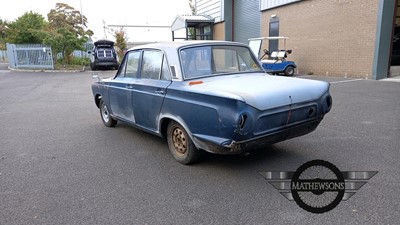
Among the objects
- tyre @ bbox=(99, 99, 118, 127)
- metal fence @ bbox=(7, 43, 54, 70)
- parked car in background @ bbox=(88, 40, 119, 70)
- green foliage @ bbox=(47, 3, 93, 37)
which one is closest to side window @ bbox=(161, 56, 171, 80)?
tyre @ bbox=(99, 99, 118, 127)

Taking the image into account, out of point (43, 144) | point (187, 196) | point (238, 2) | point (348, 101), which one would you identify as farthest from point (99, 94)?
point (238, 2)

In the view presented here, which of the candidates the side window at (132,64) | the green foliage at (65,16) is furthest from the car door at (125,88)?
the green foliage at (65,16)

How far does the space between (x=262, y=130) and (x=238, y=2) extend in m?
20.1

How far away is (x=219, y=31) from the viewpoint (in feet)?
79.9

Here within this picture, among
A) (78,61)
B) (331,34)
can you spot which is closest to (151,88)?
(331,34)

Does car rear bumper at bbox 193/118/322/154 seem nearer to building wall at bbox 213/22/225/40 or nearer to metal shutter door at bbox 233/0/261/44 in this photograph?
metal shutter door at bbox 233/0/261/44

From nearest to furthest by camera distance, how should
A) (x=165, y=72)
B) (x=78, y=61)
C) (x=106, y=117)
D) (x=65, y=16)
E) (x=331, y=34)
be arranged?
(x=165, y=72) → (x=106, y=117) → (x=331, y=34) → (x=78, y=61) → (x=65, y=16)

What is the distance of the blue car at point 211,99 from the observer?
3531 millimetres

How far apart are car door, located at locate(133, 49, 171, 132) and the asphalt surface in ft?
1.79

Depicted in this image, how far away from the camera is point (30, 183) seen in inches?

### REQUIRED WORK
Set down all of the records above word for word, leaving out the pictures.

### SOLVED PROBLEM
Among the objects
- tyre @ bbox=(99, 99, 118, 127)
- metal fence @ bbox=(7, 43, 54, 70)
- parked car in background @ bbox=(88, 40, 119, 70)
- green foliage @ bbox=(47, 3, 93, 37)
which one is closest to side window @ bbox=(161, 56, 171, 80)?
tyre @ bbox=(99, 99, 118, 127)

Taking the image into account, out of point (43, 144) | point (187, 196) | point (238, 2) | point (348, 101), which one would you identify as farthest from point (99, 94)?
point (238, 2)

In the view presented here, which of the candidates the side window at (132,64) | the green foliage at (65,16) is furthest from the car door at (125,88)?
the green foliage at (65,16)

How far does the space between (x=262, y=130) and (x=238, y=2) extend in m?
20.1

How far away is (x=219, y=31) from the viewpoint (in feet)?
79.9

Here within this picture, among
A) (78,61)
B) (331,34)
can you spot which is closest to (151,88)?
(331,34)

Does car rear bumper at bbox 193/118/322/154 seem nearer to building wall at bbox 213/22/225/40 or nearer to metal shutter door at bbox 233/0/261/44 in this photograph?
metal shutter door at bbox 233/0/261/44

From nearest to furthest by camera distance, how should
A) (x=165, y=72)
B) (x=78, y=61)
C) (x=106, y=117)
D) (x=65, y=16)
E) (x=331, y=34)
be arranged?
(x=165, y=72) → (x=106, y=117) → (x=331, y=34) → (x=78, y=61) → (x=65, y=16)

What is the distance of the blue car at point 211,99 from the observer?
3531 millimetres

How far apart are car door, located at locate(133, 49, 171, 132) and the asphalt surface in ft?
1.79

Depicted in this image, how far away from the camera is point (30, 183) seen in inches?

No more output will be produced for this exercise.